Kutipan Sumber:
⁂
![]() |
Pendidikan, Pendidikan Murah, Pendidikan Mahal, Pendidikan di Indonesia |
[Al Islam 565] Penyelenggaraan
Seleksi Nasional Masuk Perguruan Tinggi Negeri (SNMPTN) 2011 telah
berakhir. Jumlah peserta yang lolos SNMPTN mencapai 118.233 orang dari
540.953 orang yang mendaftar. Jumlah itu meningkat dibandingkan tahun
lalu, yang hanya 92.511 kursi. Daya tampung penerimaan melalui SNMPTN
meningkat, dari 96.684 kursi pada tahun lalu menjadi 119.041 kursi pada
tahun ini.
Jumlah total
mahasiswa yang diterima melalui SNMPTN akan mengisi 60% dari total daya
tampung 60 PTN yang ada di seluruh Indonesia. Hal itu sesuai dengan
Peraturan Menteri Pendidikan Nomor 34 Tahun 2010 tentang Pola
Penerimaan Mahasiswa Baru Program Sarjana pada Perguruan Tinggi yang
Diselenggarakan oleh Pemerintah. Adapun 40 persennya akan diterima
melalui seleksi mandiri oleh masing-masing PTN. Seleksi jalur mandiri
itu mungkin lebih tepat disebut sebagai seleksi masuk jalur berbasis
uang mengingat besarnya uang yang harus dibayarkan.
Daya tampung PTN seluruh Indonesia saat ini sekitar dua ratus
ribuan mahasiswa baru. Jumlah itu ternyata belum sebanding dengan
jumlah lulusan SMU. Menurut anggota Komisi X DPR, Reni Marlinawati,
lulusan SMU ada sekitar 1,5 juta orang (Okezone, 4/6). Itu artinya ada
1,2 juta lulusan SMU yang tidak bisa ditampung oleh PTN. Dari jumlah
itu hanya sekitar 30 persen yang mampu masuk perguruan tinggi swasta.
Terbatasnya
daya tampung perguruan tinggi itu sebenarnya bukanlah seleksi pertama
bagi lulusan SMU untuk bisa meneruskan pendidikan di perguruan tinggi.
Seleksi pertama-tama adalah mahalnya biaya.
⁂
Bahan:
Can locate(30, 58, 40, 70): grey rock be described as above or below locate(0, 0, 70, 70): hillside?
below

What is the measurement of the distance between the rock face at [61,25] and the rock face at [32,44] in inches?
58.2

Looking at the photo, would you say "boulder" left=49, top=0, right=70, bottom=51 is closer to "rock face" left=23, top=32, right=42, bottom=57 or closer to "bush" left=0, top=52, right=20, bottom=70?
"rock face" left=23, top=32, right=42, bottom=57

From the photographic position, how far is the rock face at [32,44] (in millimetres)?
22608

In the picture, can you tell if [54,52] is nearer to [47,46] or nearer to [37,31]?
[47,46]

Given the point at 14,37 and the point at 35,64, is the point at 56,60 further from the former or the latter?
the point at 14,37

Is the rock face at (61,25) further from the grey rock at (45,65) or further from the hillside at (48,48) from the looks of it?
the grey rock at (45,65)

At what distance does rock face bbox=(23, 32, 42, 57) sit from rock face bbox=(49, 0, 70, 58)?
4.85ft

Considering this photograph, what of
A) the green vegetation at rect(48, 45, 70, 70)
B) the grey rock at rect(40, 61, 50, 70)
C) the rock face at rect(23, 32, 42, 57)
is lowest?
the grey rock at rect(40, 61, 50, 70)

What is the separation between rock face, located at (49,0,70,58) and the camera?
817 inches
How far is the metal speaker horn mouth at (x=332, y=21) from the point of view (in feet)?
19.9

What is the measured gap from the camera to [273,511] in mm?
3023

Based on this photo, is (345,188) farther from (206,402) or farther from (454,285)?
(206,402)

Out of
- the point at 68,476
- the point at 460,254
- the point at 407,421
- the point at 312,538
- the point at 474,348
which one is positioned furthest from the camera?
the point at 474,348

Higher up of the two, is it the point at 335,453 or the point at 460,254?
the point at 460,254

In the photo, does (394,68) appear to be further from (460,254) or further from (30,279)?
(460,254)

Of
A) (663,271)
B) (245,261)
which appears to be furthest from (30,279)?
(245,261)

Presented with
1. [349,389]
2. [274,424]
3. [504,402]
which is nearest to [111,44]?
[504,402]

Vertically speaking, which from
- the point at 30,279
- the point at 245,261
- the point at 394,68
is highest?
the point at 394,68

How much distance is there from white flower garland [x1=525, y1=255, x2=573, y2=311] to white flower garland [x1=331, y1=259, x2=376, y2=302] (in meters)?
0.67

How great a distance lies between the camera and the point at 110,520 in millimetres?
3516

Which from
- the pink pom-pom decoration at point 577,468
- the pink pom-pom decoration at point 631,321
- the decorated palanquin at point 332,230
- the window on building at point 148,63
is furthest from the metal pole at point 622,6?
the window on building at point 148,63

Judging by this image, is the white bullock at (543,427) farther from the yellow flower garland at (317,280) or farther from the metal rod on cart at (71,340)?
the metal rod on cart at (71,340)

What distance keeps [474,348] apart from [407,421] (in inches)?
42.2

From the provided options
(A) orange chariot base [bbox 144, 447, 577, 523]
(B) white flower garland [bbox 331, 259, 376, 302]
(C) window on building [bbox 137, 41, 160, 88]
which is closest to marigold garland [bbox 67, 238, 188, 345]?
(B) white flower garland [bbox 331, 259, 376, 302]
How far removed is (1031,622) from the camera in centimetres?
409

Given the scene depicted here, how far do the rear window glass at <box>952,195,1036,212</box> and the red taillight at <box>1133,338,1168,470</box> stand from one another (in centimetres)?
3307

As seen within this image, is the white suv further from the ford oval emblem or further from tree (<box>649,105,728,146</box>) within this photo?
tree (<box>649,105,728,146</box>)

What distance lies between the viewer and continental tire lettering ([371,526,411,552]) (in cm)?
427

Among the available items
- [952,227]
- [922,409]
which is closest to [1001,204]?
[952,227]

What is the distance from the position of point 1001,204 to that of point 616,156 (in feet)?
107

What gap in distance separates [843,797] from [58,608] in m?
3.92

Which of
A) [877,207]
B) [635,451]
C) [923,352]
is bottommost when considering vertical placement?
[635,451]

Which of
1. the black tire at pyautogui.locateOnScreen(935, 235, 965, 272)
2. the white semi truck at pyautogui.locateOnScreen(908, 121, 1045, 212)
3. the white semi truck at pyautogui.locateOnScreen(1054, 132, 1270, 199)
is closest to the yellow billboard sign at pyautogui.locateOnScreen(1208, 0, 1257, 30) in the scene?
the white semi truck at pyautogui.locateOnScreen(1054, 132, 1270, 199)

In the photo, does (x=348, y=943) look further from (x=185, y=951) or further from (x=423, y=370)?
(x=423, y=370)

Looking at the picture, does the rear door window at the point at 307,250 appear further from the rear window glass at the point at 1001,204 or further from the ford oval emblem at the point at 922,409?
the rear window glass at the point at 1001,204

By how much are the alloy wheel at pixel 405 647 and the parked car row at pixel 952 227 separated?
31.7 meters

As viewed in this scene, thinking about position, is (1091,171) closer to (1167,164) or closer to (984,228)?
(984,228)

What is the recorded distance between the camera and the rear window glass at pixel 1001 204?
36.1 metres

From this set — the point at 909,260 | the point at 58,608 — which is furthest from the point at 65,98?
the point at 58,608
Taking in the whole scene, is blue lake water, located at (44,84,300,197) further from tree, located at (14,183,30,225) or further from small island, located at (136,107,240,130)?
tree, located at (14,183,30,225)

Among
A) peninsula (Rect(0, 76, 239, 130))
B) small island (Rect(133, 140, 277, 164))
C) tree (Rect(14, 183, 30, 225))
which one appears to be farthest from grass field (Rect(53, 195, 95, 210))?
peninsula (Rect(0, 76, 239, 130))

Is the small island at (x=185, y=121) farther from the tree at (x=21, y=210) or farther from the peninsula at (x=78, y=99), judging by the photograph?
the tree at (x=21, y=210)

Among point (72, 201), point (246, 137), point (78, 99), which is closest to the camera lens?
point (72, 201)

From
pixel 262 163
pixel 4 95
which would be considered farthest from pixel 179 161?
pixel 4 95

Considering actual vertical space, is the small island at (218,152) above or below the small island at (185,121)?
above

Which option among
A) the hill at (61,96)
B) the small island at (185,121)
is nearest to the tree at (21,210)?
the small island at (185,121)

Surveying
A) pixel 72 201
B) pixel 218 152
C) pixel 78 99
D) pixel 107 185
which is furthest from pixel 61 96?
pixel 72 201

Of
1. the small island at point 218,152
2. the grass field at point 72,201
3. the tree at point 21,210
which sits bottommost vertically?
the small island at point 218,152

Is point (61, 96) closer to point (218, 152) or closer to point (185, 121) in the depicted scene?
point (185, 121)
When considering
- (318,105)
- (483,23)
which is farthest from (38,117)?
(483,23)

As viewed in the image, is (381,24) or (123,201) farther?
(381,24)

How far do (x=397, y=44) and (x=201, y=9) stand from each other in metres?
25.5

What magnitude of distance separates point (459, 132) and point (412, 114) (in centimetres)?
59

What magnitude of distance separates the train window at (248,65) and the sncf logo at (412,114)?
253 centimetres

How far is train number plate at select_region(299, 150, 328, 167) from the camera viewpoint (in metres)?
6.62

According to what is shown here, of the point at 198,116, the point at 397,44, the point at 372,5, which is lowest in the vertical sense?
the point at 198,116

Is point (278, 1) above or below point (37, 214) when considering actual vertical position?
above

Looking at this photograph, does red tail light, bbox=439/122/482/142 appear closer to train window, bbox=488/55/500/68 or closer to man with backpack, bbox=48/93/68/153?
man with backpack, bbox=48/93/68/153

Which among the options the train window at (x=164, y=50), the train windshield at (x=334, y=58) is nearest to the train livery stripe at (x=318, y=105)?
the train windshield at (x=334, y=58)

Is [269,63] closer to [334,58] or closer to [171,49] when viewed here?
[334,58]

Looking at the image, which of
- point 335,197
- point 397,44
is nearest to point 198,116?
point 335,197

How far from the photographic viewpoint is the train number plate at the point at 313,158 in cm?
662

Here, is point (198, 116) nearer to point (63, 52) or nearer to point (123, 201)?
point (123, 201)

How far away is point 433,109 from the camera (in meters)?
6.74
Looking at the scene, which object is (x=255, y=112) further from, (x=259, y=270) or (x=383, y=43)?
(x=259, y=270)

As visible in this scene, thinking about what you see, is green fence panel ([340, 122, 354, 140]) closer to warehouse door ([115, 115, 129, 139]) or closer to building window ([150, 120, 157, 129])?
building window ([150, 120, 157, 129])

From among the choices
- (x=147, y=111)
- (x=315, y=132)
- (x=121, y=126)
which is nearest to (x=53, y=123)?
⁂
Yang Ditanyakan:
(1) Sebutkan semua angka persentase yang terdapat dalam kutipan sumber tentang SNMPTN 2011 beserta hal yang diukurnya.
(2) Tentukan apakah setiap pernyataan ini sesuai dengan kutipan sumber tentang SNMPTN 2011, lalu kutip kata-kata penentunya: (a) peserta yang lolos SNMPTN 2011 berjumlah 118.233 orang dari 540.953 pendaftar; (b) daya tampung SNMPTN tahun lalu adalah 119.041 kursi; (c) Reni Marlinawati menyebut jumlah lulusan SMU sekitar 1,5 juta orang.
Jawablah hanya dengan berpegang pada kutipan sumber.

Jawaban Latihan:
(1)
60%: bagian dari total daya tampung 60 PTN yang diisi mahasiswa yang diterima melalui SNMPTN.
40 persen: bagian yang diterima melalui seleksi mandiri oleh masing-masing PTN.
30 persen: bagian dari 1,2 juta lulusan SMU yang tidak tertampung PTN yang mampu masuk perguruan tinggi swasta.

(2)
(a) Ya: "Jumlah peserta yang lolos SNMPTN mencapai 118.233 orang dari 540.953 orang yang mendaftar."
(b) Tidak: "dari 96.684 kursi pada tahun lalu menjadi 119.041 kursi pada tahun ini."
(c) Ya: "Menurut anggota Komisi X DPR, Reni Marlinawati, lulusan SMU ada sekitar 1,5 juta orang"